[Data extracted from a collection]
--------

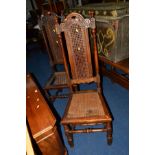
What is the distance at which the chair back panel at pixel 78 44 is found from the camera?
5.09 feet

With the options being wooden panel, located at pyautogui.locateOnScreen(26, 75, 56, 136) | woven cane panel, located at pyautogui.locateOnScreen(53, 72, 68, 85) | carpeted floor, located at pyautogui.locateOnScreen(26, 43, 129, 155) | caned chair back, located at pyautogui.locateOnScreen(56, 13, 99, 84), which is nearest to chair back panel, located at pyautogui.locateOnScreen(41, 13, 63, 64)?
woven cane panel, located at pyautogui.locateOnScreen(53, 72, 68, 85)

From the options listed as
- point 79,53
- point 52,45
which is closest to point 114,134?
point 79,53

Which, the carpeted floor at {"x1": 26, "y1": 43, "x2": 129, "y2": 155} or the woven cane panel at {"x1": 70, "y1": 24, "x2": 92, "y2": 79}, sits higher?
the woven cane panel at {"x1": 70, "y1": 24, "x2": 92, "y2": 79}

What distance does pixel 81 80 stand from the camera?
1.75 metres

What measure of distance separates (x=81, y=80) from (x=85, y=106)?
0.26 metres

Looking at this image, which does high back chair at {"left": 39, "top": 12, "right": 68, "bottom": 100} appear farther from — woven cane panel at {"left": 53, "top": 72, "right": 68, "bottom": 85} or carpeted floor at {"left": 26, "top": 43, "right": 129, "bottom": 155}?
carpeted floor at {"left": 26, "top": 43, "right": 129, "bottom": 155}

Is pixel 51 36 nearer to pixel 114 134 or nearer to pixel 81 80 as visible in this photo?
pixel 81 80

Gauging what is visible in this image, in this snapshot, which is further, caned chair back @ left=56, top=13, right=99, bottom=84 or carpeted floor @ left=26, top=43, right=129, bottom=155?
carpeted floor @ left=26, top=43, right=129, bottom=155

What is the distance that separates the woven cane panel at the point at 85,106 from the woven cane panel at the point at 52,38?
2.27 ft

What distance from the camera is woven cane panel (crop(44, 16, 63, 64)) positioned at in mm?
2080

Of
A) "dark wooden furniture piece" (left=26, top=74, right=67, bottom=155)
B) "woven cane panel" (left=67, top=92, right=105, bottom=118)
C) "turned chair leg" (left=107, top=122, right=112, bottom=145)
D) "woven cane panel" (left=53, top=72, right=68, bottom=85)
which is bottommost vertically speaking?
"turned chair leg" (left=107, top=122, right=112, bottom=145)

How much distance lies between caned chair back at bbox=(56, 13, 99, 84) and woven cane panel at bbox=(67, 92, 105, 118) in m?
0.15
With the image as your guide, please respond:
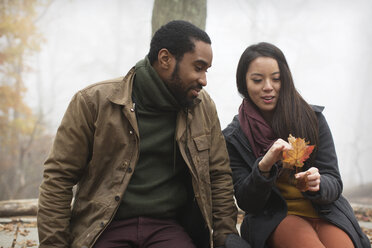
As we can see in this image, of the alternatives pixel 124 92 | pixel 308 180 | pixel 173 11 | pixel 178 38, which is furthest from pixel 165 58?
pixel 173 11

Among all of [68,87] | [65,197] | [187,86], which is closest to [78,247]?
[65,197]

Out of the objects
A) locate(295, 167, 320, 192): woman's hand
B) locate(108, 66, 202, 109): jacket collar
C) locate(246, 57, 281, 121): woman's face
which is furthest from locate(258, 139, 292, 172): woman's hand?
locate(108, 66, 202, 109): jacket collar

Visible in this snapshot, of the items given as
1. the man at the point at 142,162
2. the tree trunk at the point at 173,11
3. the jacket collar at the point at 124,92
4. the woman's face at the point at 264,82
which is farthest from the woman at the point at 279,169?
the tree trunk at the point at 173,11

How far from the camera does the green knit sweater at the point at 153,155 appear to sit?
96.1 inches

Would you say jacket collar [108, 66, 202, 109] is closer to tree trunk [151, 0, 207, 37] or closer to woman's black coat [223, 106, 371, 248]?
woman's black coat [223, 106, 371, 248]

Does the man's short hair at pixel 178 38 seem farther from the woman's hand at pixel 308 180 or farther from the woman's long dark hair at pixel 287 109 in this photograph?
the woman's hand at pixel 308 180

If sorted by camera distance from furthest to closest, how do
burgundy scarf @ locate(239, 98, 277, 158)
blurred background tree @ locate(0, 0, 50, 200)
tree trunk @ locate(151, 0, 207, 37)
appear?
blurred background tree @ locate(0, 0, 50, 200) < tree trunk @ locate(151, 0, 207, 37) < burgundy scarf @ locate(239, 98, 277, 158)

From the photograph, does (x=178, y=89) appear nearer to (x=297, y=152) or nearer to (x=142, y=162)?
(x=142, y=162)

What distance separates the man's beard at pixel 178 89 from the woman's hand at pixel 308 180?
90 cm

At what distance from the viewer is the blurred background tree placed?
12406mm

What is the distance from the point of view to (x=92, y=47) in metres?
19.5

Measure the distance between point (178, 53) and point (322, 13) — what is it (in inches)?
893

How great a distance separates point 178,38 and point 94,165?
40.8 inches

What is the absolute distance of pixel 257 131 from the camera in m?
2.71
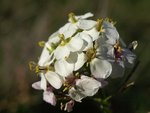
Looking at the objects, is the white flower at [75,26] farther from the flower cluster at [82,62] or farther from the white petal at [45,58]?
the white petal at [45,58]

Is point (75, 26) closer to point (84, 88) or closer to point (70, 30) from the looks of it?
point (70, 30)

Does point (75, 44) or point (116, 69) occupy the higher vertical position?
point (75, 44)

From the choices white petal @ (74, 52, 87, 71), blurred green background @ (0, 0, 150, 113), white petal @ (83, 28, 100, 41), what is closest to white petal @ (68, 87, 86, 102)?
white petal @ (74, 52, 87, 71)

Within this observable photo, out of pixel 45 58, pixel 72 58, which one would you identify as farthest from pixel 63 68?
pixel 45 58

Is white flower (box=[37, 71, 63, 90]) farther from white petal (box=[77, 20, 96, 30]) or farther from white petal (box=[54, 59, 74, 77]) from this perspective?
white petal (box=[77, 20, 96, 30])

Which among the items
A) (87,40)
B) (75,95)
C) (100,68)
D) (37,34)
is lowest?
(37,34)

--------

OBJECTIVE → Copy out the listing exactly as it stands, but not the pictures.

RESULT →
What is the distance at which the chair back panel at pixel 78 44 is found from the camera?
5.09 feet

With the options being wooden panel, located at pyautogui.locateOnScreen(26, 75, 56, 136) | woven cane panel, located at pyautogui.locateOnScreen(53, 72, 68, 85) | carpeted floor, located at pyautogui.locateOnScreen(26, 43, 129, 155) | caned chair back, located at pyautogui.locateOnScreen(56, 13, 99, 84), which is nearest to chair back panel, located at pyautogui.locateOnScreen(41, 13, 63, 64)?
woven cane panel, located at pyautogui.locateOnScreen(53, 72, 68, 85)

From the options listed as
- point 79,53
- point 52,45
which is closest to point 114,134?
point 79,53

Which, the carpeted floor at {"x1": 26, "y1": 43, "x2": 129, "y2": 155} or the woven cane panel at {"x1": 70, "y1": 24, "x2": 92, "y2": 79}, sits higher?
the woven cane panel at {"x1": 70, "y1": 24, "x2": 92, "y2": 79}

What distance does pixel 81 80 stand from the camera?
1.75 metres

What measure of distance separates (x=81, y=80) from (x=85, y=106)?
0.26 metres

Looking at this image, which does high back chair at {"left": 39, "top": 12, "right": 68, "bottom": 100} appear farther from — woven cane panel at {"left": 53, "top": 72, "right": 68, "bottom": 85} or carpeted floor at {"left": 26, "top": 43, "right": 129, "bottom": 155}?
carpeted floor at {"left": 26, "top": 43, "right": 129, "bottom": 155}

Is pixel 51 36 nearer to pixel 114 134 or nearer to pixel 81 80 as visible in this photo?
pixel 81 80

Gauging what is visible in this image, in this snapshot, which is further, caned chair back @ left=56, top=13, right=99, bottom=84 or carpeted floor @ left=26, top=43, right=129, bottom=155?
carpeted floor @ left=26, top=43, right=129, bottom=155

What is the distance that separates the woven cane panel at the point at 85,106 from the woven cane panel at the point at 52,38?
2.27 ft

What distance from the camera is woven cane panel (crop(44, 16, 63, 64)) positioned at in mm?
2080

Of
A) "dark wooden furniture piece" (left=26, top=74, right=67, bottom=155)
B) "woven cane panel" (left=67, top=92, right=105, bottom=118)
C) "turned chair leg" (left=107, top=122, right=112, bottom=145)
D) "woven cane panel" (left=53, top=72, right=68, bottom=85)
which is bottommost vertically speaking?
"turned chair leg" (left=107, top=122, right=112, bottom=145)

How much distance lies between caned chair back at bbox=(56, 13, 99, 84) and woven cane panel at bbox=(67, 92, 105, 118) in m?
0.15
With the image as your guide, please respond:
As we can see in this image, of the alternatives pixel 124 92 | pixel 308 180 | pixel 173 11 | pixel 178 38, which is furthest from pixel 165 58?
pixel 173 11

Among all of [68,87] | [65,197] | [187,86], which is closest to [78,247]?
[65,197]

Out of the objects
A) locate(295, 167, 320, 192): woman's hand
B) locate(108, 66, 202, 109): jacket collar
C) locate(246, 57, 281, 121): woman's face
which is furthest from locate(258, 139, 292, 172): woman's hand?
locate(108, 66, 202, 109): jacket collar

Visible in this snapshot, of the items given as
1. the man at the point at 142,162
2. the tree trunk at the point at 173,11
3. the jacket collar at the point at 124,92
4. the woman's face at the point at 264,82
which is farthest from the woman at the point at 279,169?
the tree trunk at the point at 173,11

How far from the camera does the green knit sweater at the point at 153,155 appear to sit?
96.1 inches

Would you say jacket collar [108, 66, 202, 109] is closer to tree trunk [151, 0, 207, 37] or closer to woman's black coat [223, 106, 371, 248]?
woman's black coat [223, 106, 371, 248]

Does the man's short hair at pixel 178 38 seem farther from the woman's hand at pixel 308 180 or farther from the woman's long dark hair at pixel 287 109 in this photograph?
the woman's hand at pixel 308 180

If sorted by camera distance from furthest to closest, how do
burgundy scarf @ locate(239, 98, 277, 158)
blurred background tree @ locate(0, 0, 50, 200)
tree trunk @ locate(151, 0, 207, 37)
appear?
blurred background tree @ locate(0, 0, 50, 200) < tree trunk @ locate(151, 0, 207, 37) < burgundy scarf @ locate(239, 98, 277, 158)

From the photograph, does (x=178, y=89) appear nearer to (x=297, y=152) or nearer to (x=142, y=162)?
(x=142, y=162)

What distance separates the man's beard at pixel 178 89 from the woman's hand at pixel 308 180?
90 cm

At what distance from the viewer is the blurred background tree placed?
12406mm

What is the distance from the point of view to (x=92, y=47) in metres?
19.5

Measure the distance between point (178, 53) and point (322, 13) — what is it (in inches)?
893

How great a distance separates point 178,38 and point 94,165?
40.8 inches

What is the absolute distance of pixel 257 131 from the camera in m?
2.71
Looking at the objects, is the white flower at [75,26] farther from the flower cluster at [82,62] or farther from the white petal at [45,58]?
the white petal at [45,58]

Is point (75, 26) closer to point (84, 88) or closer to point (70, 30) from the looks of it?
point (70, 30)

Does point (75, 44) or point (116, 69) occupy the higher vertical position?
point (75, 44)

From the choices white petal @ (74, 52, 87, 71), blurred green background @ (0, 0, 150, 113), white petal @ (83, 28, 100, 41), what is closest to white petal @ (68, 87, 86, 102)?
white petal @ (74, 52, 87, 71)

Within this observable photo, out of pixel 45 58, pixel 72 58, which one would you identify as farthest from pixel 63 68?
pixel 45 58

Is white flower (box=[37, 71, 63, 90]) farther from white petal (box=[77, 20, 96, 30]) or farther from white petal (box=[54, 59, 74, 77]) from this perspective?
white petal (box=[77, 20, 96, 30])

Which among the items
A) (87,40)
B) (75,95)
C) (100,68)
D) (37,34)
is lowest?
(37,34)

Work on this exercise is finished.